##### Given text

I had a diff gernade in a similar way, I jumped my machine then let off the throttle in the air , I'm pretty sure the engine brake kicked in stopping my wheels then when I hit ground the diff looked like yours haha


----------



## chopermech (Dec 3, 2012)

I dont think these atvs are meant to be ridden hard like that in 4wd, the front gearboxes just cant take it.


----------



## DaveMK1 (Nov 8, 2009)

Man I hate to hear that wadda. Makes my issues look minuscule. Glad your alright tho and the bike didn't sling you off causing more damage than what you can fix with hand tools and a kawie manual


Sent from my iPhone using Tapatalk when I should be doing something more productive.


----------



## Waddaman (Oct 3, 2010)

I was putting a diff back togeather from the parts.. all was going well and time to swap bearings in pinion. take it out look closer one tooth is all cracked  im better off just getting another diff i think..


----------



## Waddaman (Oct 3, 2010)

Alright out for the first time since all this happened today in 2wd no front diff and not even an hour in my rear knuckle breaks...just love my life....


----------



## Sallzy (Nov 25, 2012)

Your cursed. You may need to sacrifice a goat or chicken to the wheeler gods. Your making me regret building an 840cc with all the crap your breaking. I feel bad for you young man.


----------



## DaveMK1 (Nov 8, 2009)

dam brother


----------



## gtsum2 (Aug 29, 2012)

sounds like you are on a run of ****** luck...it will get better...it always does..hang in there


----------



## Waddaman (Oct 3, 2010)

This crap has been going on for more like a couple of years.. lol


----------



## Sallzy (Nov 25, 2012)

What's your plan Waddaman? Throw a used knuckle in it and pound on it? Your life's sucking right now but you gotta admit, when the Brute's running good it's gotta be a blast to ride. I've seen some of your vids and that thing rips. ( when it ain't broke )


----------



## Waddaman (Oct 3, 2010)

I pretty much need every single wear suspension and steering wear component a front diff a 4wd actuator and a rear knucke.. and im broke. I really just wanna part it out but.. I can't sell the engine online or the frame and would need to sell them local.. selling this engine here and getting decent money would be a challenge...


----------



## 8earhunter (Jul 6, 2013)

You will never sell that motor for $3500


----------



## Sallzy (Nov 25, 2012)

##########
##### Recorded data

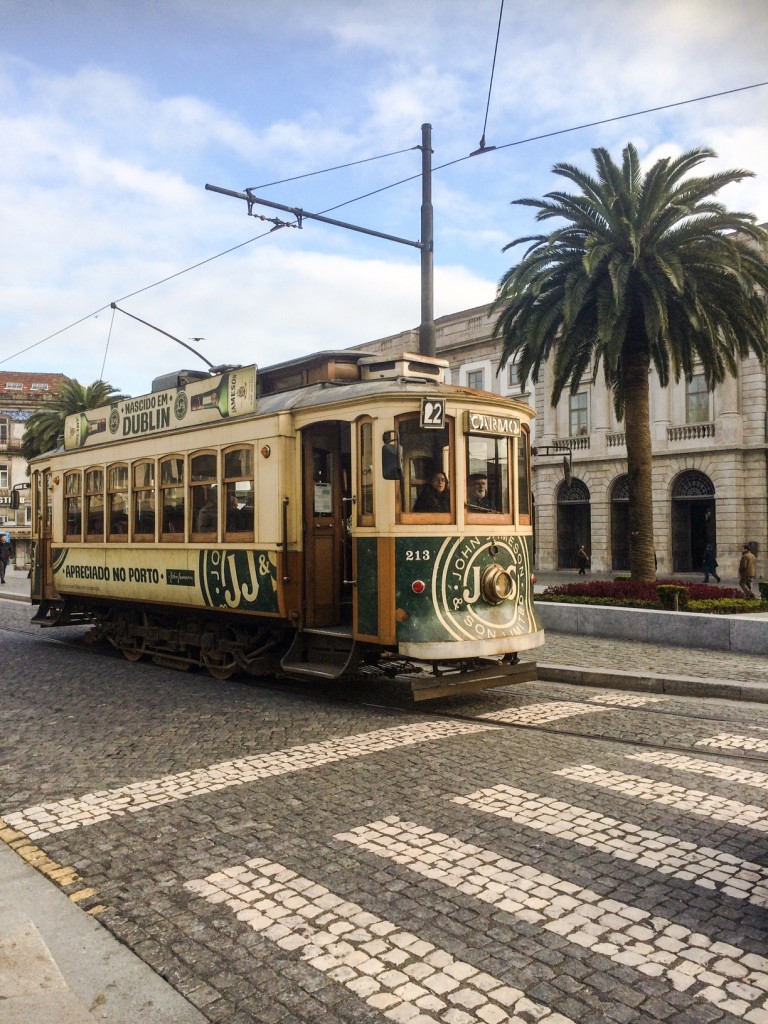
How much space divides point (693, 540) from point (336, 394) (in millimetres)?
28588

##########

◆ What is asked:
1. Reproduce the ATV repair forum thread word for word from "What's your plan" to "be a challenge...".
2. Write the next part of the ATV repair forum thread, picking up right after its final line.

◆ The replies:
1.
What's your plan Waddaman? Throw a used knuckle in it and pound on it? Your life's sucking right now but you gotta admit, when the Brute's running good it's gotta be a blast to ride. I've seen some of your vids and that thing rips. ( when it ain't broke )


----------



## Waddaman (Oct 3, 2010)

I pretty much need every single wear suspension and steering wear component a front diff a 4wd actuator and a rear knucke.. and im broke. I really just wanna part it out but.. I can't sell the engine online or the frame and would need to sell them local.. selling this engine here and getting decent money would be a challenge...

2.
It'll be cheaper to fix this one than to buy a new one. The up side is you know this rig inside and out. wheelers are a known money pit. save some coin, get the parts and fix this one. Even though your probably thinking you'd like to pour gas on it and burn it to the ground right about now, just look at all the repair and modding experience this ole girl has given you. your a smart kid. you'll figure it out. besides, if you don't fix it, how am i supposed to check out the new vids you'll make after it's fixed.


----------



## Waddaman (Oct 3, 2010)

its gonna cost $1500+ to get done properly.. and im broke with no job. Also get this idiot stalker 8earhunter out of here again.. hes already been banned once. $3500 im expecting 3k CAD for it.. just had a complete rebuild and about $2000 in aftermarket parts.


----------



## Sanative (May 4, 2011)

Dang man you and me both have bad luck. keep at it man it's a nasty bike


----------



## dodge2500 (Jan 3, 2013)

*dam Waddaman now u getting me thinken about tradeing my brute off for something else with u having all these problems with urs*


----------



## Polaris425 (Dec 16, 2004)

dodge2500 said:


> *dam Waddaman now u getting me thinken about tradeing my brute off for something else with u having all these problems with urs*


Nah don't do that...


----------



## whoolieshop (Mar 22, 2011)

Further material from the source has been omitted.